Übersetzt und destilliert ist das Wort zu Weihnachten der PEGIDA: ‚Wir haben jahrelang zu Weihnachten für unser gutes Gewissen nach Afrika Geld gespendet und jede Band Aid-Platte gekauft. Jetzt brauchen wir das Geld jedoch, um damit deutschen Kindern Geschenke unter den Weihnachtsbaum legen zu können. Unser Empathiereservoir ist ebenso leer wie unsere Bankkonten.‘ Es gibt kein richtiges Leben ohne Weihnachten.
Kann man diese Menschen überhaupt ernst nehmen, wenn sie tatsächlich an das glauben, was sie ohne jedes Schamgefühl von sich geben? Sollte man dies überhaupt? Man muss. 15000 gläubige Pilger mit Wahlstatus sind schlechterdings eine gespenstische Macht – Tendenz steigend, Sympathisant_innenzahl unbekannt. Ihr individuelles Erleben der Unruhen der Gegenwart und ihre daraus erwachsende Furcht vor der Ungewissheit der Zukunft mögen legitim sein. Ihre Interpretationen und Handlungsvorschläge sind es nicht – weder juridisch, politisch noch moralisch. Es gibt kein Recht auf Borniertheit – und das zu Recht!

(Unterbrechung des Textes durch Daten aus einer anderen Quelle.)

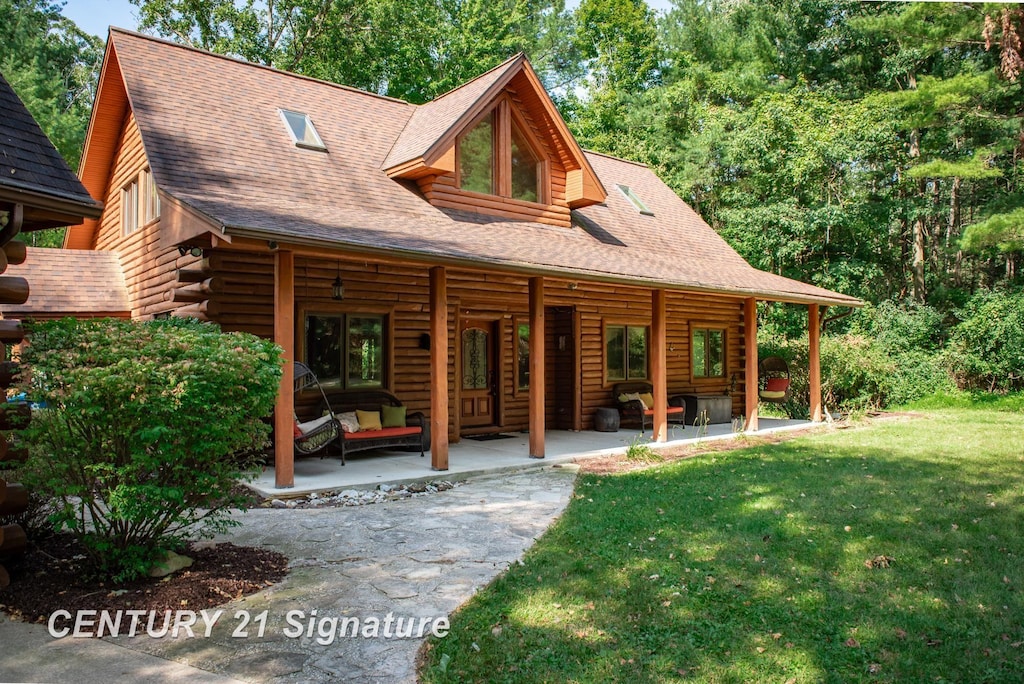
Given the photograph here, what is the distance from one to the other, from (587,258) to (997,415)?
10391 millimetres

Dass man etwas nicht Ansatzweise verstanden zu haben braucht, um es vehement bekämpfen zu wollen, ist die unausgesprochene Präambel der PEGIDA. Von ihr legen die plump-unreflektierten, unbeholfenen Stellungnahmen der Teilnehmer_innen an den stetig wachsenden Massenaufmärschen ein beredtes Zeugnis ab. Von dieser Präambel dürfen wir uns beruhigt ein Scheibchen abschneiden – wenn auch bitte nur ein sehr kleines!